Preferably, during the screening culture, the streak screening culture is performed 3 times.
In another aspect of the present invention the use of any Bacillus qing (Bacillus renqingensis) in a) or b) as follows is also claimed:
a) producing a sauce-flavor substance;
b) preparing the microbial agent for producing the Maotai-flavor liquor.
The invention has the following advantages:
experiments prove that the new strain, namely the Bacillus renqingensis, is provided, and the strain can be used for separating wine brewing pit mud, can generate substances with sauce flavor and can be used for fermenting and brewing wine.

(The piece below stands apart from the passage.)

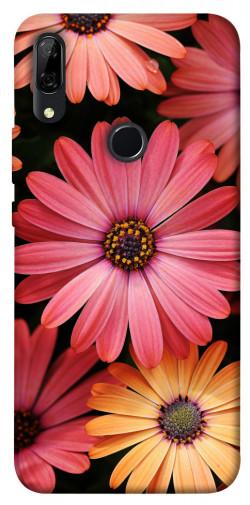 Чехол itsPrint Осенние цветы для Huawei P Smart Z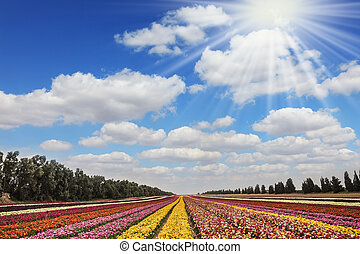 Flower kibbutz near Gaza - The sun's rays shine from cumulus...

Bacterial preservation description: the Bacillus qingqingensis (Bacillus renqingensis) is preserved in the common microorganism center of China general microbiological culture Collection center in 2019 in 12 and 30 months, and the preservation address is as follows: the preservation number of the microbial research institute of Chinese academy of sciences, No. 3 Xilu No.1 of Beijing, Chaoyang, and the institute of microbiology, is CGMCC NO. 1.17385.
Drawings
In order to more clearly illustrate the embodiments of the present invention or the technical solutions in the prior art, the drawings used in the description of the embodiments or the prior art will be briefly described below. It should be apparent that the drawings in the following description are merely exemplary, and that other embodiments can be derived from the drawings provided by those of ordinary skill in the art without inventive effort.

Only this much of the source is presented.